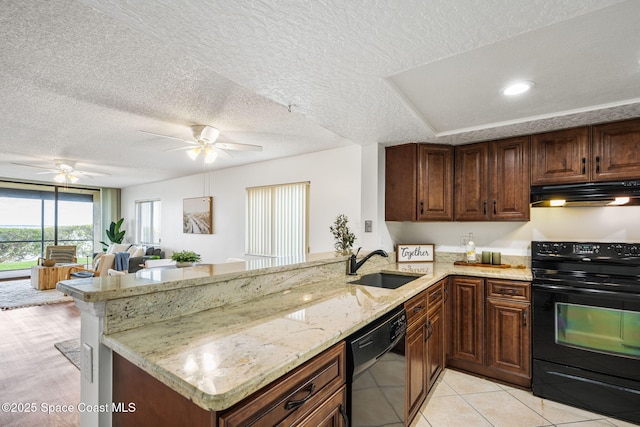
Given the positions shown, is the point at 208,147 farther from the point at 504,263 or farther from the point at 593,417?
the point at 593,417

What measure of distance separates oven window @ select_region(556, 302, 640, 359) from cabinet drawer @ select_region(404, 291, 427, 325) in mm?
1098

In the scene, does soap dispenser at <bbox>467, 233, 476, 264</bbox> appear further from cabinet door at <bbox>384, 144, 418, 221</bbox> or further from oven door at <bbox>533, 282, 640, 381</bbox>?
oven door at <bbox>533, 282, 640, 381</bbox>

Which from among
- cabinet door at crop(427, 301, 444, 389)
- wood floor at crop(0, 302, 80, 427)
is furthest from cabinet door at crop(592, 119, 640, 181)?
wood floor at crop(0, 302, 80, 427)

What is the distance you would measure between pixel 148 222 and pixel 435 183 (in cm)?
761

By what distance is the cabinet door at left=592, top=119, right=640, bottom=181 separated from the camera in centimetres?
236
· · · · ·
(YOUR OBJECTIVE) Convert every line of the listing above into a Markdown table with the columns Row and Text, numbering the rows in order. Skip blank lines and leave out the picture.

(WRITTEN RESPONSE)
| Row | Text |
|---|---|
| 1 | Given the positions shown, is the point at 208,147 farther from the point at 504,263 or farther from the point at 593,417? |
| 2 | the point at 593,417 |
| 3 | What measure of distance separates oven window @ select_region(556, 302, 640, 359) from cabinet drawer @ select_region(404, 291, 427, 325) in mm? |
| 4 | 1098 |
| 5 | In the scene, does soap dispenser at <bbox>467, 233, 476, 264</bbox> appear further from cabinet door at <bbox>384, 144, 418, 221</bbox> or further from oven door at <bbox>533, 282, 640, 381</bbox>? |
| 6 | oven door at <bbox>533, 282, 640, 381</bbox> |
| 7 | Which from among |
| 8 | - cabinet door at crop(427, 301, 444, 389) |
| 9 | - wood floor at crop(0, 302, 80, 427) |
| 10 | is furthest from cabinet door at crop(592, 119, 640, 181)? |
| 11 | wood floor at crop(0, 302, 80, 427) |
| 12 | What is the distance you would measure between pixel 148 222 and pixel 435 183 (in cm)? |
| 13 | 761 |
| 14 | By what distance is the cabinet door at left=592, top=119, right=640, bottom=181 separated from the camera in centimetres? |
| 15 | 236 |